Jìng tǔ sān bù jīng yīn yì jí 淨土三部經音義集
Collected Pronunciations and Meanings of the Three Pure Land Sūtras (Jp. Jōdo sanbukyō ongishū) by 信瑞 (Shinzui / Kyōsaibō, 纂)
About the work
The Jìngtǔ sānbù jīng yīnyì jí — Jp. Jōdo sanbukyō ongishū — in 4 fascicles is the first comprehensive Japanese yīnyì 音義 (pronunciation-and-gloss) commentary devoted specifically to the Three Pure Land Sūtras: the [[KR6f0060|Wúliángshòu jīng]] 無量壽經 (T360, Kāng Sēngkǎi’s translation), the [[KR6f0071|Guānwúliángshòufó jīng]] 觀無量壽佛經 (T365), and the [[KR6f0082|Fóshuō āmítuó jīng]] 佛說阿彌陀經 (T366, Kumārajīva’s translation). It supplies for each lemma in the three sūtras the pronunciation (反切 or 直音), the semantic gloss, the textual locus, and where possible the Sanskrit etymon and citation-history in earlier commentary, lexicon, and standard reference literature.
Prefaces
The author’s preface, which opens the work, includes the signature 「沙門信瑞纂」 — “Compiled by the monk Shinzui.” The preface frames the rationale: 「如來說法。必藉文字。若無文字。實相焉襢。其文字者。月氏梵天所制。原始垂則 …」 — “The Tathāgata’s preaching must take its support from writing; were there no writing, how could ultimate reality be manifest? Now writing was instituted by Brahmā of the Yuèzhī country [i.e. in India], setting the original norm…” The preface is undated in the surviving recension; the conventional dating to Hōji 2 = 1248 rests on standard Jōdoshū bibliographic tradition.
Abstract
The compilation is conventionally dated to Hōji 2 (1248) by Shinzui (Kyōsaibō 敬西房, ? – 1279), a second-generation 法然 Hōnen monryū figure of the 隆寛 Ryūkan / 信空 Shinkū (Chōrakuji-gi / Hakuga-bō) lineage rather than the Chinzei main line. A recent study (菊地達也 Kikuchi 2017, Indogaku Bukkyōgaku kenkyū 65/2) on the textual recension proposes a slightly earlier date (1237) for an antecedent draft; the 1248 dating remains standard for the received recension.

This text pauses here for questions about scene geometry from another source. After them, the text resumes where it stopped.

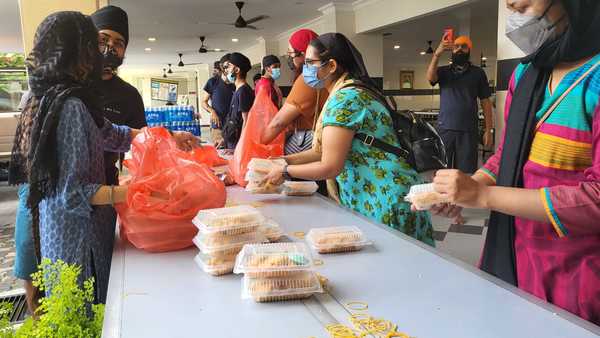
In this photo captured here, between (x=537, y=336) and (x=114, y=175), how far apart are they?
1714 millimetres

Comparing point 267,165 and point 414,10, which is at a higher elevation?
point 414,10

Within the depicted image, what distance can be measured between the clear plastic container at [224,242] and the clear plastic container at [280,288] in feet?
0.58

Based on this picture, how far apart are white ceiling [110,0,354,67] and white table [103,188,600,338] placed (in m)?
7.26

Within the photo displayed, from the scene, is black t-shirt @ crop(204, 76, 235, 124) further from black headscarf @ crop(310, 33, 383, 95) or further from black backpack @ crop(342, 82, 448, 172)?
black backpack @ crop(342, 82, 448, 172)

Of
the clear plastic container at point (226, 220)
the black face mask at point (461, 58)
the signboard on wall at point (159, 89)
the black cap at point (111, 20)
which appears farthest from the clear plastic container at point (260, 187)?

Methodologically the Ongishū draws on a wide range of earlier yīnyì and lexicographic literature — including the Yīqiè jīng yīn yì 一切經音義 of 玄應 Xuányìng and 慧琳 Huìlín, the Shuōwén jiězì 說文解字 (KR1j0018), Yùpiān 玉篇 (KR1j0022), Báihǔ tōng 白虎通 (KR3j0023), Lúnyǔ 論語 (Confucian Analects), the Jìnshū 晉書 (KR2a0015), and so on — and is one of the principal sources for the medieval Japanese textual reception of the Three Pure Land Sūtras. The work’s citations of the Wúliángshòu jīng’s textual variants and of glosses no longer extant in continental sources make it a significant philological resource.
Translations and research
- No substantial Western-language translation located.

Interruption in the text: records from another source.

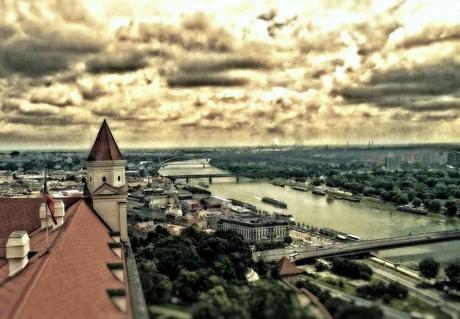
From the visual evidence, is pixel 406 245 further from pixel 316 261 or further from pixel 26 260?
pixel 26 260

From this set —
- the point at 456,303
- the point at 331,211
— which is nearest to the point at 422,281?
the point at 456,303

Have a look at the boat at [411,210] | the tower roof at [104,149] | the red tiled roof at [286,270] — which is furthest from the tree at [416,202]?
the tower roof at [104,149]

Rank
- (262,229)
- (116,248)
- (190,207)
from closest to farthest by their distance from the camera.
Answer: (116,248), (262,229), (190,207)

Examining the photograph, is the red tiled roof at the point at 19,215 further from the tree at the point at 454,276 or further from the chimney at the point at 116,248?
the tree at the point at 454,276

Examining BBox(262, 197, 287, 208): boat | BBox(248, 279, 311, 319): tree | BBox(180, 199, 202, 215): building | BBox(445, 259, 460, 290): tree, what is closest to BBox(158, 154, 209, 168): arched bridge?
BBox(262, 197, 287, 208): boat

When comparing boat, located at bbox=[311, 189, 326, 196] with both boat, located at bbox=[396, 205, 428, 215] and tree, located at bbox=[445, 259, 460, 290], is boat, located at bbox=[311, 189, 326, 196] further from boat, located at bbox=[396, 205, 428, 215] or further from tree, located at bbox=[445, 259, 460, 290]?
tree, located at bbox=[445, 259, 460, 290]

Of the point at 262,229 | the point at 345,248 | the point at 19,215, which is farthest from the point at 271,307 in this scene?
the point at 262,229

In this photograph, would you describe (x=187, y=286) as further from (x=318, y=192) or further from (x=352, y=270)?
(x=318, y=192)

- 菊地達也 Kikuchi Tatsuya. 「信瑞纂『浄土三部経音義集』の書誌的整理」, Indogaku Bukkyōgaku kenkyū 印度學佛教學研究 65/2 (2017), pp. 634–. (Bibliographic study of the recension.)
- Standard Jōdo-shū reference: Shinsan Jōdo-shū dai-jiten 新纂浄土宗大辞典 s.v. 淨土三部經音義集.
Other points of interest
The Ongishū shares a documentary network with Shinzui’s other principal work, the Kokutani Shōnin den 黑谷上人傳 (a Hōnen biography presented to the regent Hōjō Tokiyori in 1262); both works belong to Shinzui’s project of consolidating the early Hōnen monryū textual and biographical record outside the Chinzei mainline. The internally-cited “佛得二十五年。推此今年五十五” arithmetic curiosity at the end of fascicle 1 — where Shinzui works through the relative dating of Confucius and the Buddha using the Liang dynasty hagiographic chronology — is a small but instructive specimen of medieval Japanese chronological scholarship.